§ **Schriftliche Aufgabe 1**: Fasse den folgenden Textauszug über die Flüchtlingsstudie in genau zwei Sätzen zusammen.

Studie über Asylbewerber:"Das Wertebild vieler Flüchtlinge ähnelt dem von AfD-Anhängern"

Brandenburg rechnet dieses Jahr mit 19 000 Flüchtlingen

Flüchtlinge am Bahnhof in Schönefeld in Brandenburg (Archiv von 2015):

(Foto: dpa)

Demokratie ist toll, autoritäre Führer sind besser: Laut einer Studie haben viele Flüchtlinge rechtspopulistische Einstellungen. Studienleiter Freytag erklärt, warum.

Interview von Lars Langenau

Ronald Freytag, 56, ist Professor für Wirtschafts- und Medienpsychologie an der Berliner Hochschule für Medien, Kommunikation und Wirtschaft HMKW. Er verantwortet die Anfang der Woche vorgestellte Studie "Flüchtlinge 2016", für die im Juni und Juli rund 1000 Fragebögen an Personen über 16 Jahre in Berliner Flüchtlingsunterkünften verteilt wurden. 445 Fragebögen kamen zurück und wurden ausgewertet, die Studie ist also nicht repräsentativ. 48 Prozent der Teilnehmer waren Syrer, 29 Prozent Afghanen, zehn Prozent Iraker, acht Prozent Iraner, der Rest verteilt sich auf andere Nationalitäten.

§ **Schriftliche Aufgabe 2**: Schreibe aus der Auflistung die Zeilen zwischen der Zeile mit „Is the suitcase“ und der Zeile mit „the blurred purple flower at (765,785) <“, beide eingeschlossen, Wort für Wort ab.

§ **Vorliegende Auflistung**:

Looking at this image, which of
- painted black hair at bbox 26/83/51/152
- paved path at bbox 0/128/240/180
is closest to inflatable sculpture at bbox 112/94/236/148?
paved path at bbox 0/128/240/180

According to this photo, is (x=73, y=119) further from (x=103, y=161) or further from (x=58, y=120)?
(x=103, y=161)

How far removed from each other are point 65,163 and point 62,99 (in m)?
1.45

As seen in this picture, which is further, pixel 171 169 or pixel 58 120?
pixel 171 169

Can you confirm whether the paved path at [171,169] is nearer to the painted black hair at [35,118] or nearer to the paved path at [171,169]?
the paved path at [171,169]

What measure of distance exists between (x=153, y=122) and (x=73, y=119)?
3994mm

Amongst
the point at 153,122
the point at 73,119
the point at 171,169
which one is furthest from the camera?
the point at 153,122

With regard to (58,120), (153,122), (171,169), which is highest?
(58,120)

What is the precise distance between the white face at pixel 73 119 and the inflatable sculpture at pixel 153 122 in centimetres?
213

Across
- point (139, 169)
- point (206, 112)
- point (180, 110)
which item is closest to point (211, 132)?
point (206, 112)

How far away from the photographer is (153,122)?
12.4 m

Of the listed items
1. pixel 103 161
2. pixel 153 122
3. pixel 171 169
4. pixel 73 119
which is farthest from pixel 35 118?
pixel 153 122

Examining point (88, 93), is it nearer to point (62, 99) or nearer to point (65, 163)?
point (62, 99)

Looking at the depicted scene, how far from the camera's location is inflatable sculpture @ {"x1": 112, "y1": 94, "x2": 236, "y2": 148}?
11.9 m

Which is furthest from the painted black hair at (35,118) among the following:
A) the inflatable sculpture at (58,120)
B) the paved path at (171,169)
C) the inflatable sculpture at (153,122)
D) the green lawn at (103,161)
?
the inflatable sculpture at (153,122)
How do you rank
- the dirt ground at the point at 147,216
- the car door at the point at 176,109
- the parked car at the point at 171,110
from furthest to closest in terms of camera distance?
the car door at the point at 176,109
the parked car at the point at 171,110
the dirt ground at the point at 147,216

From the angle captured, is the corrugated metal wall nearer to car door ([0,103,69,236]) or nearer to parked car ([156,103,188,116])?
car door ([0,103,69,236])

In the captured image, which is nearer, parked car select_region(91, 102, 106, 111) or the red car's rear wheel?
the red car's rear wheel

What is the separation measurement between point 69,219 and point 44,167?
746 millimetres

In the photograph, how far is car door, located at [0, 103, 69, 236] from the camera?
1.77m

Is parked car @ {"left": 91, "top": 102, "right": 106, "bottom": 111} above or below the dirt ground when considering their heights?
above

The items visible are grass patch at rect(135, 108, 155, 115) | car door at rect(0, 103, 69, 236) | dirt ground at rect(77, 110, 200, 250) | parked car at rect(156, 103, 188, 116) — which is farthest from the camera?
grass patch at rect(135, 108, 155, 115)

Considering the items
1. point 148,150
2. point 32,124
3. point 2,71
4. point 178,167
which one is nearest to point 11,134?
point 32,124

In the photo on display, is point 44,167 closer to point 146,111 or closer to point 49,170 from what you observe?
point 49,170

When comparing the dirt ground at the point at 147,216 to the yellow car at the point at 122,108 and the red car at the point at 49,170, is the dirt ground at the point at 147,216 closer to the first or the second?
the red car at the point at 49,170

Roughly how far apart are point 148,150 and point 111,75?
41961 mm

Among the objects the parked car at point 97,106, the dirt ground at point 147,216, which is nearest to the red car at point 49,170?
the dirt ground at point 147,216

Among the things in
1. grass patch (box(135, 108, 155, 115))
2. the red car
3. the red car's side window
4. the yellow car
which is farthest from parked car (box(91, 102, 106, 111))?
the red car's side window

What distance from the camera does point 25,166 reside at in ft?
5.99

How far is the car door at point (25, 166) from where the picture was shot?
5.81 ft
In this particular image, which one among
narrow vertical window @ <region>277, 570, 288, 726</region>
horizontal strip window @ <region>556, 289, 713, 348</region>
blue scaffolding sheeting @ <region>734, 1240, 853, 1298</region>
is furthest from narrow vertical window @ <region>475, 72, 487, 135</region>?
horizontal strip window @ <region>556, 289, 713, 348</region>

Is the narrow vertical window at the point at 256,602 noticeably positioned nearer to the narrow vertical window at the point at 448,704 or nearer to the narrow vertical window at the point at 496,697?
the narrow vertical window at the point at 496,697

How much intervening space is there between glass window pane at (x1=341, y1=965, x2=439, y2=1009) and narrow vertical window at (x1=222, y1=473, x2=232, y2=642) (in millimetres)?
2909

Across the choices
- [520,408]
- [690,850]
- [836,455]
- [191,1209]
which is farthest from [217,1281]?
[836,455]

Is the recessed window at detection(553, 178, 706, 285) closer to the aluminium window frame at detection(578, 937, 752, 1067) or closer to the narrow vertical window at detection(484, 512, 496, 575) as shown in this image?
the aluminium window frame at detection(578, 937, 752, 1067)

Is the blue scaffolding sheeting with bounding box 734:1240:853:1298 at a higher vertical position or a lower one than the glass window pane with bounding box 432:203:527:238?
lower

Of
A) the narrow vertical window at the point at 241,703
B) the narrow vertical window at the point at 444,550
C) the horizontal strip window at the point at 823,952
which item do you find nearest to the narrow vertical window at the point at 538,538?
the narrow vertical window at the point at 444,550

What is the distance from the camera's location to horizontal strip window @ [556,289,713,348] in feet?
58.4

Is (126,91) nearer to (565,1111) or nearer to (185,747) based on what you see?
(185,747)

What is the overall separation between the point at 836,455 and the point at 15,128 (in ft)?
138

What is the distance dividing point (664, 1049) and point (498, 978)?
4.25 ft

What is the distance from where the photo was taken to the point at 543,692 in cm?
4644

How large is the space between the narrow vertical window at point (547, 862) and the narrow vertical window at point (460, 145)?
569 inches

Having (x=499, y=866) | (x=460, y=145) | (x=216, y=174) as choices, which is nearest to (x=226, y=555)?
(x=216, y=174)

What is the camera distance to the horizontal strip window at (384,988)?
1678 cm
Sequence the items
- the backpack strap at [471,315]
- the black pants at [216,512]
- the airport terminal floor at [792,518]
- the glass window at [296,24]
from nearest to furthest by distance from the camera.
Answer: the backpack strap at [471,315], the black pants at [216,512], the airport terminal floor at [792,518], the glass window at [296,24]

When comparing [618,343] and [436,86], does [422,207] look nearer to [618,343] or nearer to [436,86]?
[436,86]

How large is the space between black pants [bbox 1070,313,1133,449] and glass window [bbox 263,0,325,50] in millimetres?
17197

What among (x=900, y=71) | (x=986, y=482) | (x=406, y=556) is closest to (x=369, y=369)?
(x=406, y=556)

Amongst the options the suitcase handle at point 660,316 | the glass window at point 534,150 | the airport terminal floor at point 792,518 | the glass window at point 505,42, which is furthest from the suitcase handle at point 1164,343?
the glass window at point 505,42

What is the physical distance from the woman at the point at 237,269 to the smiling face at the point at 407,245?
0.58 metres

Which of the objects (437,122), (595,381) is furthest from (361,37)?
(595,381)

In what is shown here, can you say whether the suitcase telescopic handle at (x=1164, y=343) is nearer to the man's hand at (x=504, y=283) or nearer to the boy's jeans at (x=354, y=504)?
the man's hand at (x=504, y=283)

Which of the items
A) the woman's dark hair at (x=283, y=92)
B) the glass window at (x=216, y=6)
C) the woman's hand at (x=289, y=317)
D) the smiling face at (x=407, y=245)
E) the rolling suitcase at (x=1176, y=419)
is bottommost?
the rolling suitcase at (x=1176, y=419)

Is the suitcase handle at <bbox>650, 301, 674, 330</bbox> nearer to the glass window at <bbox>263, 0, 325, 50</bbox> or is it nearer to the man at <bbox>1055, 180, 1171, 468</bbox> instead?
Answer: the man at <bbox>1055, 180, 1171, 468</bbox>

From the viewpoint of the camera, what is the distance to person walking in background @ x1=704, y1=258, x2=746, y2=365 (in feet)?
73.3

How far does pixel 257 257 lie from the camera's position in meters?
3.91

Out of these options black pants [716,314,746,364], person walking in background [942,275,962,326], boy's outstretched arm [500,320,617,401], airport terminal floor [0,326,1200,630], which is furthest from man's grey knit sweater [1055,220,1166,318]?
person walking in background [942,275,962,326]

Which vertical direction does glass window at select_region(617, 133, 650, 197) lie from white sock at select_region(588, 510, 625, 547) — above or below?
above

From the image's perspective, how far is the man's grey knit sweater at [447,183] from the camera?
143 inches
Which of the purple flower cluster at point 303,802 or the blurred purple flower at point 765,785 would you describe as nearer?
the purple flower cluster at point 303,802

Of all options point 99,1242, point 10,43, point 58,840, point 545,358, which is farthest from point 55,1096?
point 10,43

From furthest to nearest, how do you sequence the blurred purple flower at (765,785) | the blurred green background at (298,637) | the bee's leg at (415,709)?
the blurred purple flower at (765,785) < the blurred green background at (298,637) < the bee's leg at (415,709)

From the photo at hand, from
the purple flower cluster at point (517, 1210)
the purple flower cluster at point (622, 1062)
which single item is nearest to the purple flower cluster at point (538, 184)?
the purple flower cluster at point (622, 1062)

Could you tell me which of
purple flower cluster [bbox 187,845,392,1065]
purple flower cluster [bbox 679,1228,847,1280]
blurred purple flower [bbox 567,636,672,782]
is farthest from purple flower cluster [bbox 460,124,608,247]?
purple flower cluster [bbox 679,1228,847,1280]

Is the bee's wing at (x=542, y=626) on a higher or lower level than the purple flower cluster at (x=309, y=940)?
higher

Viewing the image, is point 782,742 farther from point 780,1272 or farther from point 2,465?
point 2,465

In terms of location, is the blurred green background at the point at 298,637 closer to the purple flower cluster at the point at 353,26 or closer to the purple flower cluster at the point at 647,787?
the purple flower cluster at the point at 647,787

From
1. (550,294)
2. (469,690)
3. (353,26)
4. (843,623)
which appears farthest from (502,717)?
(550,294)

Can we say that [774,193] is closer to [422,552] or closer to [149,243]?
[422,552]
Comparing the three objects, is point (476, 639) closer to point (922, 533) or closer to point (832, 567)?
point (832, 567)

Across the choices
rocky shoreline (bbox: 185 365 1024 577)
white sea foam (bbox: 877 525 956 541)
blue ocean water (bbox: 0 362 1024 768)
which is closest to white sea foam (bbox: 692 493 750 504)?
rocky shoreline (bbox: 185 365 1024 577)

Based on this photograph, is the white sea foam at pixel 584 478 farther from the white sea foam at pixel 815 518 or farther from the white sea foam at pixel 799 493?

§ **Richtige Antwort 1**: Laut der Studie „Flüchtlinge 2016“, die Ronald Freytag, Professor an der Berliner Hochschule HMKW, verantwortet, haben viele Flüchtlinge rechtspopulistische Einstellungen. Für die nicht repräsentative Studie wurden im Juni und Juli rund 1000 Fragebögen in Berliner Flüchtlingsunterkünften verteilt, von denen 445 zurückkamen und ausgewertet wurden.

§ **Richtige Antwort 2**:
Is the suitcase handle at <bbox>650, 301, 674, 330</bbox> nearer to the glass window at <bbox>263, 0, 325, 50</bbox> or is it nearer to the man at <bbox>1055, 180, 1171, 468</bbox> instead?
Answer: the man at <bbox>1055, 180, 1171, 468</bbox>

From the viewpoint of the camera, what is the distance to person walking in background @ x1=704, y1=258, x2=746, y2=365 (in feet)?
73.3

How far does pixel 257 257 lie from the camera's position in meters?
3.91

Out of these options black pants [716,314,746,364], person walking in background [942,275,962,326], boy's outstretched arm [500,320,617,401], airport terminal floor [0,326,1200,630], which is furthest from man's grey knit sweater [1055,220,1166,318]?
person walking in background [942,275,962,326]

Which vertical direction does glass window at select_region(617, 133, 650, 197) lie from white sock at select_region(588, 510, 625, 547) — above or below?
above

From the image's perspective, how far is the man's grey knit sweater at [447,183] from the camera?
143 inches
Which of the purple flower cluster at point 303,802 or the blurred purple flower at point 765,785 would you describe as nearer?
the purple flower cluster at point 303,802

Of all options point 99,1242, point 10,43, point 58,840, point 545,358, which is farthest from point 55,1096?
point 10,43

From furthest to nearest, how do you sequence the blurred purple flower at (765,785) | the blurred green background at (298,637) | the bee's leg at (415,709)?
the blurred purple flower at (765,785) < the blurred green background at (298,637) < the bee's leg at (415,709)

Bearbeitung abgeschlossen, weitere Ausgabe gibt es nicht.